Activity
Return every entry exactly as it is written in the listing.

• • •

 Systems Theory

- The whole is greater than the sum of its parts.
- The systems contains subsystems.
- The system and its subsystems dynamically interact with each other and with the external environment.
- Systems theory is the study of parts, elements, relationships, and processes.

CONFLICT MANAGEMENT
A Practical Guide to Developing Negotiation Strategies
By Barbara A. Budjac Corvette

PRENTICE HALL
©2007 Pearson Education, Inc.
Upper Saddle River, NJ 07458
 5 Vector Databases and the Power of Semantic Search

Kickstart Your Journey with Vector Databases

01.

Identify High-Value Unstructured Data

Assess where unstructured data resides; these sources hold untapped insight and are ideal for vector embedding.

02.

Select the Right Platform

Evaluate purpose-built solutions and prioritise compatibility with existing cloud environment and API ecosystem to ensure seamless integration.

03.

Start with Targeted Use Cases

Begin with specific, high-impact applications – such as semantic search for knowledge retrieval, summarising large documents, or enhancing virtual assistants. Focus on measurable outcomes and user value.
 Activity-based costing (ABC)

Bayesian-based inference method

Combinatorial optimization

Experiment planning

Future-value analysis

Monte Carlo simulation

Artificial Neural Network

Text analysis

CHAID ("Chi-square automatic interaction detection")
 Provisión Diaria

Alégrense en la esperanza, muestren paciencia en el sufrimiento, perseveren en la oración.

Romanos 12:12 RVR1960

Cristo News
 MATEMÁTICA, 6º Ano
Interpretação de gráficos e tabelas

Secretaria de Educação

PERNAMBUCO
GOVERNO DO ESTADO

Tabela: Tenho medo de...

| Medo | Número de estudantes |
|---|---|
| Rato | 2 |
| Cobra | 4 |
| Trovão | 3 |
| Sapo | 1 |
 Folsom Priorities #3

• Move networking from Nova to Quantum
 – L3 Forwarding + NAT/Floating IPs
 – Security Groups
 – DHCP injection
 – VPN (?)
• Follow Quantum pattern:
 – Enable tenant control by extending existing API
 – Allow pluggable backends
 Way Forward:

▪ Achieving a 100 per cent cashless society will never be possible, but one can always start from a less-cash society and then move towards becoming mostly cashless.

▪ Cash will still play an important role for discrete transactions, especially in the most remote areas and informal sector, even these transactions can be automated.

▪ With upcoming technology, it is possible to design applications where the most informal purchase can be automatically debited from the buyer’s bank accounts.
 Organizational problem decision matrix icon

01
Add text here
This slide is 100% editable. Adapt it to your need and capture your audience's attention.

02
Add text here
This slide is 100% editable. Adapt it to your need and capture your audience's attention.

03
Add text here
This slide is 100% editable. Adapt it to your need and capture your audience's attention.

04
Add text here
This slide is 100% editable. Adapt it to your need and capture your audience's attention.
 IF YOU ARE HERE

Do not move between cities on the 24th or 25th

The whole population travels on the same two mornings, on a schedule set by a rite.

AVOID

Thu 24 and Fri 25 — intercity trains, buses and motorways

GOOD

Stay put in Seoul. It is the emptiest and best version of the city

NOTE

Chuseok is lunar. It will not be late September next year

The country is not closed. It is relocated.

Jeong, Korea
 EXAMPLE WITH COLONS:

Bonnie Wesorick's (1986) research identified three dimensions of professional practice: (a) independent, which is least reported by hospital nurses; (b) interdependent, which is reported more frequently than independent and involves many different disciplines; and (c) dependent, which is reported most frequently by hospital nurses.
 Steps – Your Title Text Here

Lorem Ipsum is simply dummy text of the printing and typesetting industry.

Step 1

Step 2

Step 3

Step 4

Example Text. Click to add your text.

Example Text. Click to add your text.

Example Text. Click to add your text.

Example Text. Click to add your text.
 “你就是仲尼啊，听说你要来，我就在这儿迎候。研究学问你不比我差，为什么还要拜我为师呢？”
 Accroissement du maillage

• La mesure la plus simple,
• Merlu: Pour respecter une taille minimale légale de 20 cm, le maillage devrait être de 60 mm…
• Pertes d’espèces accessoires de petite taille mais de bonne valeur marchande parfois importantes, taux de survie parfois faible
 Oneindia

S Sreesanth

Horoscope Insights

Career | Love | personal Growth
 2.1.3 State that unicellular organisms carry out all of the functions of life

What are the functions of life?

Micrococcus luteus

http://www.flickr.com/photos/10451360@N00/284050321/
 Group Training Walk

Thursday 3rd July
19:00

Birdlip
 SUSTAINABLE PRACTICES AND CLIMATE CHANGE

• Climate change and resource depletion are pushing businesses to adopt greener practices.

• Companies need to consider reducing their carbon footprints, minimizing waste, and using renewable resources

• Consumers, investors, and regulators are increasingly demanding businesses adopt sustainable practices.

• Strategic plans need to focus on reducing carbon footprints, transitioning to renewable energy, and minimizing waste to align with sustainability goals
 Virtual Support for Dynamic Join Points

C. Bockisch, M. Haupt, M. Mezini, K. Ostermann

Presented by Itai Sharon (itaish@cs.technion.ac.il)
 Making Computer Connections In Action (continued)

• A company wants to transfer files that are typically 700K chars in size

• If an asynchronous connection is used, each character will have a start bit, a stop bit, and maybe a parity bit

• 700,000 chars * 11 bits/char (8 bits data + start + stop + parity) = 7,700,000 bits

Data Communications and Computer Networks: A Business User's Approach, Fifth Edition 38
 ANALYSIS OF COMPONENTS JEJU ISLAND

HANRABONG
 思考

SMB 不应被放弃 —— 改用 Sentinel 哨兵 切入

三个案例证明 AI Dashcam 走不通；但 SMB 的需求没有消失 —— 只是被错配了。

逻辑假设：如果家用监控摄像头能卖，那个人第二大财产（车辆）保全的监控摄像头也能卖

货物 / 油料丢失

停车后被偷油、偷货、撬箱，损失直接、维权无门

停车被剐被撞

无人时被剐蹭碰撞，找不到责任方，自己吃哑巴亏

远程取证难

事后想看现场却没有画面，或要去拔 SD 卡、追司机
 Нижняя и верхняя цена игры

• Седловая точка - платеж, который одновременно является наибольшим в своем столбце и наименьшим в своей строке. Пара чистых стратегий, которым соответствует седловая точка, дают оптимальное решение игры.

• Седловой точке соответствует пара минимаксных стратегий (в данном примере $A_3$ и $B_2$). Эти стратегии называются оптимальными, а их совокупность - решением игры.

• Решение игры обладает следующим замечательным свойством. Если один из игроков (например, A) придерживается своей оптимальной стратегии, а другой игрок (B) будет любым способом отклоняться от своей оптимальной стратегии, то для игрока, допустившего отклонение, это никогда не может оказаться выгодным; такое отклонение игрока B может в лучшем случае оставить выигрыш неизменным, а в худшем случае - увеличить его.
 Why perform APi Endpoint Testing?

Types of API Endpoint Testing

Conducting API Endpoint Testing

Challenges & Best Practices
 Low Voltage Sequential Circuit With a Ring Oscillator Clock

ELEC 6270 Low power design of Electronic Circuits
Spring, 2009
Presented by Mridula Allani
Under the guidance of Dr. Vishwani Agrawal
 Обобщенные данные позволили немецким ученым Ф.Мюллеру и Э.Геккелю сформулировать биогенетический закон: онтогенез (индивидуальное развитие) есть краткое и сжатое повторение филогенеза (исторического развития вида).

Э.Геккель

• • •

Reply
 Systems Theory

- The whole is greater than the sum of its parts.
- The systems contains subsystems.
- The system and its subsystems dynamically interact with each other and with the external environment.
- Systems theory is the study of parts, elements, relationships, and processes.

CONFLICT MANAGEMENT
A Practical Guide to Developing Negotiation Strategies
By Barbara A. Budjac Corvette

PRENTICE HALL
©2007 Pearson Education, Inc.
Upper Saddle River, NJ 07458
 5 Vector Databases and the Power of Semantic Search

Kickstart Your Journey with Vector Databases

01.

Identify High-Value Unstructured Data

Assess where unstructured data resides; these sources hold untapped insight and are ideal for vector embedding.

02.

Select the Right Platform

Evaluate purpose-built solutions and prioritise compatibility with existing cloud environment and API ecosystem to ensure seamless integration.

03.

Start with Targeted Use Cases

Begin with specific, high-impact applications – such as semantic search for knowledge retrieval, summarising large documents, or enhancing virtual assistants. Focus on measurable outcomes and user value.
 Activity-based costing (ABC)

Bayesian-based inference method

Combinatorial optimization

Experiment planning

Future-value analysis

Monte Carlo simulation

Artificial Neural Network

Text analysis

CHAID ("Chi-square automatic interaction detection")
 Provisión Diaria

Alégrense en la esperanza, muestren paciencia en el sufrimiento, perseveren en la oración.

Romanos 12:12 RVR1960

Cristo News
 MATEMÁTICA, 6º Ano
Interpretação de gráficos e tabelas

Secretaria de Educação

PERNAMBUCO
GOVERNO DO ESTADO

Tabela: Tenho medo de...

| Medo | Número de estudantes |
|---|---|
| Rato | 2 |
| Cobra | 4 |
| Trovão | 3 |
| Sapo | 1 |
 Folsom Priorities #3

• Move networking from Nova to Quantum
 – L3 Forwarding + NAT/Floating IPs
 – Security Groups
 – DHCP injection
 – VPN (?)
• Follow Quantum pattern:
 – Enable tenant control by extending existing API
 – Allow pluggable backends
 Way Forward:

▪ Achieving a 100 per cent cashless society will never be possible, but one can always start from a less-cash society and then move towards becoming mostly cashless.

▪ Cash will still play an important role for discrete transactions, especially in the most remote areas and informal sector, even these transactions can be automated.

▪ With upcoming technology, it is possible to design applications where the most informal purchase can be automatically debited from the buyer’s bank accounts.
 Organizational problem decision matrix icon

01
Add text here
This slide is 100% editable. Adapt it to your need and capture your audience's attention.

02
Add text here
This slide is 100% editable. Adapt it to your need and capture your audience's attention.

03
Add text here
This slide is 100% editable. Adapt it to your need and capture your audience's attention.

04
Add text here
This slide is 100% editable. Adapt it to your need and capture your audience's attention.
 IF YOU ARE HERE

Do not move between cities on the 24th or 25th

The whole population travels on the same two mornings, on a schedule set by a rite.

AVOID

Thu 24 and Fri 25 — intercity trains, buses and motorways

GOOD

Stay put in Seoul. It is the emptiest and best version of the city

NOTE

Chuseok is lunar. It will not be late September next year

The country is not closed. It is relocated.

Jeong, Korea
 EXAMPLE WITH COLONS:

Bonnie Wesorick's (1986) research identified three dimensions of professional practice: (a) independent, which is least reported by hospital nurses; (b) interdependent, which is reported more frequently than independent and involves many different disciplines; and (c) dependent, which is reported most frequently by hospital nurses.
 Steps – Your Title Text Here

Lorem Ipsum is simply dummy text of the printing and typesetting industry.

Step 1

Step 2

Step 3

Step 4

Example Text. Click to add your text.

Example Text. Click to add your text.

Example Text. Click to add your text.

Example Text. Click to add your text.
 “你就是仲尼啊，听说你要来，我就在这儿迎候。研究学问你不比我差，为什么还要拜我为师呢？”
 Accroissement du maillage

• La mesure la plus simple,
• Merlu: Pour respecter une taille minimale légale de 20 cm, le maillage devrait être de 60 mm…
• Pertes d’espèces accessoires de petite taille mais de bonne valeur marchande parfois importantes, taux de survie parfois faible
 Oneindia

S Sreesanth

Horoscope Insights

Career | Love | personal Growth
 2.1.3 State that unicellular organisms carry out all of the functions of life

What are the functions of life?

Micrococcus luteus

http://www.flickr.com/photos/10451360@N00/284050321/
 Group Training Walk

Thursday 3rd July
19:00

Birdlip
 SUSTAINABLE PRACTICES AND CLIMATE CHANGE

• Climate change and resource depletion are pushing businesses to adopt greener practices.

• Companies need to consider reducing their carbon footprints, minimizing waste, and using renewable resources

• Consumers, investors, and regulators are increasingly demanding businesses adopt sustainable practices.

• Strategic plans need to focus on reducing carbon footprints, transitioning to renewable energy, and minimizing waste to align with sustainability goals
 Virtual Support for Dynamic Join Points

C. Bockisch, M. Haupt, M. Mezini, K. Ostermann

Presented by Itai Sharon (itaish@cs.technion.ac.il)
 Making Computer Connections In Action (continued)

• A company wants to transfer files that are typically 700K chars in size

• If an asynchronous connection is used, each character will have a start bit, a stop bit, and maybe a parity bit

• 700,000 chars * 11 bits/char (8 bits data + start + stop + parity) = 7,700,000 bits

Data Communications and Computer Networks: A Business User's Approach, Fifth Edition 38
 ANALYSIS OF COMPONENTS JEJU ISLAND

HANRABONG
 思考

SMB 不应被放弃 —— 改用 Sentinel 哨兵 切入

三个案例证明 AI Dashcam 走不通；但 SMB 的需求没有消失 —— 只是被错配了。

逻辑假设：如果家用监控摄像头能卖，那个人第二大财产（车辆）保全的监控摄像头也能卖

货物 / 油料丢失

停车后被偷油、偷货、撬箱，损失直接、维权无门

停车被剐被撞

无人时被剐蹭碰撞，找不到责任方，自己吃哑巴亏

远程取证难

事后想看现场却没有画面，或要去拔 SD 卡、追司机
 Нижняя и верхняя цена игры

• Седловая точка - платеж, который одновременно является наибольшим в своем столбце и наименьшим в своей строке. Пара чистых стратегий, которым соответствует седловая точка, дают оптимальное решение игры.

• Седловой точке соответствует пара минимаксных стратегий (в данном примере $A_3$ и $B_2$). Эти стратегии называются оптимальными, а их совокупность - решением игры.

• Решение игры обладает следующим замечательным свойством. Если один из игроков (например, A) придерживается своей оптимальной стратегии, а другой игрок (B) будет любым способом отклоняться от своей оптимальной стратегии, то для игрока, допустившего отклонение, это никогда не может оказаться выгодным; такое отклонение игрока B может в лучшем случае оставить выигрыш неизменным, а в худшем случае - увеличить его.
 Why perform APi Endpoint Testing?

Types of API Endpoint Testing

Conducting API Endpoint Testing

Challenges & Best Practices
 Low Voltage Sequential Circuit With a Ring Oscillator Clock

ELEC 6270 Low power design of Electronic Circuits
Spring, 2009
Presented by Mridula Allani
Under the guidance of Dr. Vishwani Agrawal
 Обобщенные данные позволили немецким ученым Ф.Мюллеру и Э.Геккелю сформулировать биогенетический закон: онтогенез (индивидуальное развитие) есть краткое и сжатое повторение филогенеза (исторического развития вида).

Э.Геккель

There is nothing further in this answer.